3-)Söz, fîil ve hareketlerinle kimseye beddua etme, kimseden karşılık bekleme!
4-)Kimsenin aleyhinde kafirdir, münafıktır, müşriktir, deme!
5-)İçinle ve dışınla günaha asla yönelme!
6-)Kimseyi incitme ve kimseye yük olma!
Tüm hayatı ilim, zühd, vera, irfan ve takva üzere geçen Haris el-Muhasibi’nin hikmet ve maneviyat menbaı birkaç vecizesi ile yazımızı noktalayalım:
-“Kulluk, insanın, acizliğini idrak edip, anlamasıdır.”
-“Eğer kulun başına bir belâ gelecekse, bunun alâmeti kalbin Allah’u Teâlâ’yı anmamaya başlamasıdır.
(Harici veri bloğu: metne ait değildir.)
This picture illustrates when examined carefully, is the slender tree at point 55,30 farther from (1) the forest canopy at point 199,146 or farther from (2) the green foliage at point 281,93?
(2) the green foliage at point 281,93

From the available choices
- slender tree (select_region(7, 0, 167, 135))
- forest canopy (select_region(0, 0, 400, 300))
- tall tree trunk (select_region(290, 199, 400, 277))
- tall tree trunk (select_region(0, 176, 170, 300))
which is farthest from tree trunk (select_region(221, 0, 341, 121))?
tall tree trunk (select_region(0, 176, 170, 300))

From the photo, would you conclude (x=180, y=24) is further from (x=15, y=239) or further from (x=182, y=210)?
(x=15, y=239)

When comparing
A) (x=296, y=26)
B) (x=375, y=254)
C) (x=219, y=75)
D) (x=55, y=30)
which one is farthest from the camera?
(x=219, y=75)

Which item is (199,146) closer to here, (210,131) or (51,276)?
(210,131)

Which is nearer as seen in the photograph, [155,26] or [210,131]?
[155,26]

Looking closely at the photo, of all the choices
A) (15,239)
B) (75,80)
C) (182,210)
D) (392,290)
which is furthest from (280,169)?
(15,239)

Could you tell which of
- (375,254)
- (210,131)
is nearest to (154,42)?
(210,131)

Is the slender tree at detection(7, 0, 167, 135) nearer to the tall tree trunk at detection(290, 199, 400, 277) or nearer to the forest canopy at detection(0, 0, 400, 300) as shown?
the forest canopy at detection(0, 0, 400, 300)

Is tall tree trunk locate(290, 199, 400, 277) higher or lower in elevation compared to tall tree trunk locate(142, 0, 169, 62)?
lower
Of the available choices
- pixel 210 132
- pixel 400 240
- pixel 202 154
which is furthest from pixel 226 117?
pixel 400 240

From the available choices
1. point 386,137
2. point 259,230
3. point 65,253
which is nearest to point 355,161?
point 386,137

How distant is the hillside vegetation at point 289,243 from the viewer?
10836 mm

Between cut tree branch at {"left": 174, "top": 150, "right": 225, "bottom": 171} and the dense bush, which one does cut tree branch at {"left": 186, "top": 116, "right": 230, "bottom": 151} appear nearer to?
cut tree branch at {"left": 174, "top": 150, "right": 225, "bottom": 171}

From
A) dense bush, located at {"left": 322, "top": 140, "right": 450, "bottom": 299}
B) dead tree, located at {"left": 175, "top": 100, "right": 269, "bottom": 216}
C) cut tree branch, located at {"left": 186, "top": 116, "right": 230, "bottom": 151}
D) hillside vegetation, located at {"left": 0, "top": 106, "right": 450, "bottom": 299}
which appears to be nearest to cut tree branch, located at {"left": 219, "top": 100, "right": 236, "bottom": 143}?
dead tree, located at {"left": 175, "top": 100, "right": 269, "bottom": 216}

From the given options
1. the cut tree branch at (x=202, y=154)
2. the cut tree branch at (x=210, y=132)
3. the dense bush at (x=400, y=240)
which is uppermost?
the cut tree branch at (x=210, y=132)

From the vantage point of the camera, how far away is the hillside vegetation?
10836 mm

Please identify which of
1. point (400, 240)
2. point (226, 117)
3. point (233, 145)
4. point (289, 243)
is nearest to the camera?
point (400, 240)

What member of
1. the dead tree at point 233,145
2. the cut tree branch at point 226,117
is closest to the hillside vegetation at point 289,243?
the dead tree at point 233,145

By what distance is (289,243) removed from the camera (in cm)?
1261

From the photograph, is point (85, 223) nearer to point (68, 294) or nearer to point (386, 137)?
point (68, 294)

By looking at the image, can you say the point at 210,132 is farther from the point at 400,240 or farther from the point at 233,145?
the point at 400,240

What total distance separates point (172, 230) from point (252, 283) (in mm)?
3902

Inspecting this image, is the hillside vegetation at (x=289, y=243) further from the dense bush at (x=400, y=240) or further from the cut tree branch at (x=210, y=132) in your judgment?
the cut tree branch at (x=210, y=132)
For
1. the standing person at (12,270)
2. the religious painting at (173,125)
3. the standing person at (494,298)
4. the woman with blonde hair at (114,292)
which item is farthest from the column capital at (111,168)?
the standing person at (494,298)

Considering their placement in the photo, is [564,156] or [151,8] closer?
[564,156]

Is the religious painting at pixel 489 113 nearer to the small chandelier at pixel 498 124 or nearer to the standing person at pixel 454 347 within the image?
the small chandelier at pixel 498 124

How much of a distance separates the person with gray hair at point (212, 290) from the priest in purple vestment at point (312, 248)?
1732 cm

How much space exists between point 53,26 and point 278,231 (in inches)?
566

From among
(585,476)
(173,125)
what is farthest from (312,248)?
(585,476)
Artık kalb, bundan sonra gaflete dalar.”
-“Her şeyin bir cevheri, özü vardır. İnsanın da cevheri, akıldır. Aklın cevheri sabırdır. Kim Allahü teâlânın verdiği nîmetlere şükretmezse, o nîmetin elinden alınmasını istemiş olur.”
-“Gayretini, başkasının ayıplarını aramakta değil, kendi nefsini ıslâh etmek için harca.”
-"Üç şeyi kaybettik; günahlardan korunmayarak güzel yüzü, emanete riayet etmeyerek güzel sözü, vefakarlıkta bulunmayarak güzel kardeşliği."